Serveur © IRCAM - CENTRE POMPIDOU 1996-2005.
Tous droits réservés pour tous pays. All rights reserved.

A Real-Time Spatial Sound Processor for Music and Virtual Reality Applications

Jean-Marc Jot, Olivier Warusfel

ICMC 95, Banff (Canada) 1995
Copyright © Ircam - Centre Georges-Pompidou 1995

Abstract

The Spatialisateur, developed by Espaces Nouveaux and Ircam, is a real-time spatial processor which allows to reproduce and control the localization of sound sources and the projection of sounds in a real or virtual space. It can be configured for various reproduction formats over loudspeakers or headphones, and controlled through a higher-level user interface including perceptual attributes derived from psychoacoustical research. Applications include studio recording and computer music, virtual reality and multimedia, or variable acoustics in rooms (sound reinforcement and reverberation enhancement).

Introduction

The Spatialisateur was developed in the Max object-oriented software environment (Puckette 1991), and is implemented as a Max object (named Spat~) running in real-time on the Ircam Musical Workstation.
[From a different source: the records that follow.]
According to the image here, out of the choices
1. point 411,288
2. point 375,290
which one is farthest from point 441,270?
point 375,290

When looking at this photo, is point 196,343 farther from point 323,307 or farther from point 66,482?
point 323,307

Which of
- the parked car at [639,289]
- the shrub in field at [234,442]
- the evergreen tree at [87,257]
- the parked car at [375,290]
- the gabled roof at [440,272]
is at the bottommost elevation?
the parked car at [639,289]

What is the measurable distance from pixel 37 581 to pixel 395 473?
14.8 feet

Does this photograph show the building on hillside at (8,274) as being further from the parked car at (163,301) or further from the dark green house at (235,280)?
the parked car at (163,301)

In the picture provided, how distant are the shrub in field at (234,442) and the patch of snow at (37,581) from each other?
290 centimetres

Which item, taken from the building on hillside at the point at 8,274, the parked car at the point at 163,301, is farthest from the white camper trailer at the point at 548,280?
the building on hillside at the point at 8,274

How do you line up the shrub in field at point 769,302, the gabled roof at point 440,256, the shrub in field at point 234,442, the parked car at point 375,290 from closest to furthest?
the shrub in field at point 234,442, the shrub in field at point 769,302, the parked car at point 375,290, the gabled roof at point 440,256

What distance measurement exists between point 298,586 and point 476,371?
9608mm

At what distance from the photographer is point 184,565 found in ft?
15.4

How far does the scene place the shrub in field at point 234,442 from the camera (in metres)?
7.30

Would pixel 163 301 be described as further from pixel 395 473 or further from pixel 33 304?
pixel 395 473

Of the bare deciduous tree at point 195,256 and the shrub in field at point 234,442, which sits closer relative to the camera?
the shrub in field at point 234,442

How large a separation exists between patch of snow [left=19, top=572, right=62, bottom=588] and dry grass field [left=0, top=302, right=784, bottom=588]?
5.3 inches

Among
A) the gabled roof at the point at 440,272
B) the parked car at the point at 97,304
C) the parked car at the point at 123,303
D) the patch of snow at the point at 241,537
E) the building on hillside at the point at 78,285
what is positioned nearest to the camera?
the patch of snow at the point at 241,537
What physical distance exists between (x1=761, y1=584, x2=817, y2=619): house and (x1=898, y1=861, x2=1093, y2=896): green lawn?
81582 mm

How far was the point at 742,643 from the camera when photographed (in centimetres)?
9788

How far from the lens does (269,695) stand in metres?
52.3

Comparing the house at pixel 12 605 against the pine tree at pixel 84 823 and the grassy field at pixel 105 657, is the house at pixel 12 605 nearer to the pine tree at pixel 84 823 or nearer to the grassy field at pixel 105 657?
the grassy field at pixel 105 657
Spat~ can also be considered as a library of elementary objects for real-time spatial processing of sounds (artificial reverberators, multichannel panoramic potentiometers, parametric equalizers...). This modularity allows one to configure the spatial processor for different applications or with different computational costs, depending on the reproduction format or set-up, the desired flexibility in controlling the room effect, and the available digital signal processing resources. The design approach focusses on giving the user the possibility of specifying the desired effect from the point of view of the listener rather than from the point of view of the technological apparatus of physical process which generates that effect. In a musical context, this allows the user to immediately take spatial effects into account at the composition stage, without refering to a particular electro-acoustical apparatus or performing space.

1. Processing Structure

To provide a global description of the reproduced effect, the temporal aspects and the directional aspects are integrated in a cost-efficient application, using the capacity of a single programmable digital signal processor per sound source, with no additional arithmetic hardware. Spat~ can be viewed as an extension of the system proposed in (Chowning 1971), allowing to control effectively and intuitively the direction of sound events as well as their distance or proximity (see section 3 below). The Spat~ processor is formed by cascade association of four configurable sub-modules, namely: Source~, Room~, Pan~, Out~. The Room~ module is a computationally efficient and scalable multi-channel reverberator based on multi-channel delay networks with feedback, designed to ensure the necessary naturalness and accuracy for music and virtual reality applications (Jot & al. 1995). The input signal (assumed devoid of reverberation) is pre-processed by the Source~ module, including a low-pass filter and a variable delay line to reproduce the air absorption and the Doppler effect. Input equalizers allow additional corrections according to the nature of the input signal(s) or to the position of the microphone(s) relative to the instrument.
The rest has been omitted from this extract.